The Mercury Deposition Network has evaluated rainwater nationwide for twenty years. It has puzzled analysts as to why the mercury levels were persistently so much higher in the southeast, especially in the Gulf Coast states of Florida and Louisiana, than those of northern states.
A new study in Environmental Science and Technology revealed that thunderstorm rain has a 50 percent greater concentration of mercury than that of routine rainstorms. The higher proportion of mercury in thunderstorms means higher mercury pollution in the rain of the Gulf-bordering states. This is the first study to illustrate a causal connection coupling thunderstorms and mercury deposition.
Researchers compiled rain samples from an assortment of locations across Florida and the Eastern U.S. Scientists matched up over 800 samples with weather data to distinguish if rain was from a standard rainstorm, or if the rain was from a thunderstorm.
Characteristically, everyday rain clouds are two or three miles thick. Thunderstorm clouds reach altitudes of at least nine miles, and researchers surmise that is where the mercury comes in to play. More mercury pollution in the higher levels of the atmosphere, means more mercury absorbed into the thunderclouds. When thunderstorms deliver rain, it transports the mercury to soil and water. Since a great percentage of the rain in Florida and Louisiana in the summer and fall comes from thunderstorms, these states have more mercury pollution.
Researchers now know how the mercury is being disseminated in the rain from thunderstorms.
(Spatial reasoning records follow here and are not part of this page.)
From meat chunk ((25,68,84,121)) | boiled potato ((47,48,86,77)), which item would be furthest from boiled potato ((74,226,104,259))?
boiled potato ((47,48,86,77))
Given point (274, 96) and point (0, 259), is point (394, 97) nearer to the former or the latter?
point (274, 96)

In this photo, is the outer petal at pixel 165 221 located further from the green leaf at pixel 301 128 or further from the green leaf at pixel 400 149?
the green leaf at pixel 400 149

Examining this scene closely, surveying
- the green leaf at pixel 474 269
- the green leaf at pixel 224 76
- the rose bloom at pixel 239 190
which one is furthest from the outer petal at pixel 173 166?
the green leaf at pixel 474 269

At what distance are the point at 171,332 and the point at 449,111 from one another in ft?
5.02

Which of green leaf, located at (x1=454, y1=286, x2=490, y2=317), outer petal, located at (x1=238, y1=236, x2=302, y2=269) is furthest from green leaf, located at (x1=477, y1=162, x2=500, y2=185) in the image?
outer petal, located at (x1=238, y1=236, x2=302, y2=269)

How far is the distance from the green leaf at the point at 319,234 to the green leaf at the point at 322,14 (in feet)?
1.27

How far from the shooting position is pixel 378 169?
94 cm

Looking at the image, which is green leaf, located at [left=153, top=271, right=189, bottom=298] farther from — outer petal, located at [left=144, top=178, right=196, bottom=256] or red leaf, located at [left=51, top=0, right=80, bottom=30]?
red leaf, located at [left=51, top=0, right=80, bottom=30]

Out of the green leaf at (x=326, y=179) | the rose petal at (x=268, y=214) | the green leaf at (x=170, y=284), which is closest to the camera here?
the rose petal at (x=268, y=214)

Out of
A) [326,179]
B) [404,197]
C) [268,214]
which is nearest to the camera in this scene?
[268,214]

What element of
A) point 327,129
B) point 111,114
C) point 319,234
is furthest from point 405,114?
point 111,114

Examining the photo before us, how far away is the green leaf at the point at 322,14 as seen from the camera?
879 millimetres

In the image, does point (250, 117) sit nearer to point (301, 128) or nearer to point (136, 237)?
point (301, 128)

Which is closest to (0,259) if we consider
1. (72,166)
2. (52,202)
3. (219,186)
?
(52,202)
But they still can’t yet identify why there are elevated amounts of mercury at higher altitudes.
Even though mercury is a naturally occurring element, and is used in everyday items such as thermometers, exposure to mercury has proven harmful to people, fish and wildlife. Mercury that is deposited from rainstorms in soil and water can end up moving through the food chain into fish, which is then consumed by humans.
“All 50 states have at least one mercury advisory for eating fish from a local body of water, and all the Gulf States have statewide advisories in effect, warning of high mercury in fish from their coastal marine waters.”
Mechanical or chemical operations, mining and electronics manufacturing all produce mercury. Even though mercury emissions in the United States have reduced considerably in the past few decades, there is a 100-year legacy of mercury in the atmosphere, waterways and soil. The problem is further amplified by industries around the world still producing large amounts of mercury.
In fact, roughly 70 percent of mercury deposited into the U.S. ecosystem is produced outside the United States. Researchers are optimistic that their new findings will drive new conversations about the effects of mercury pollution.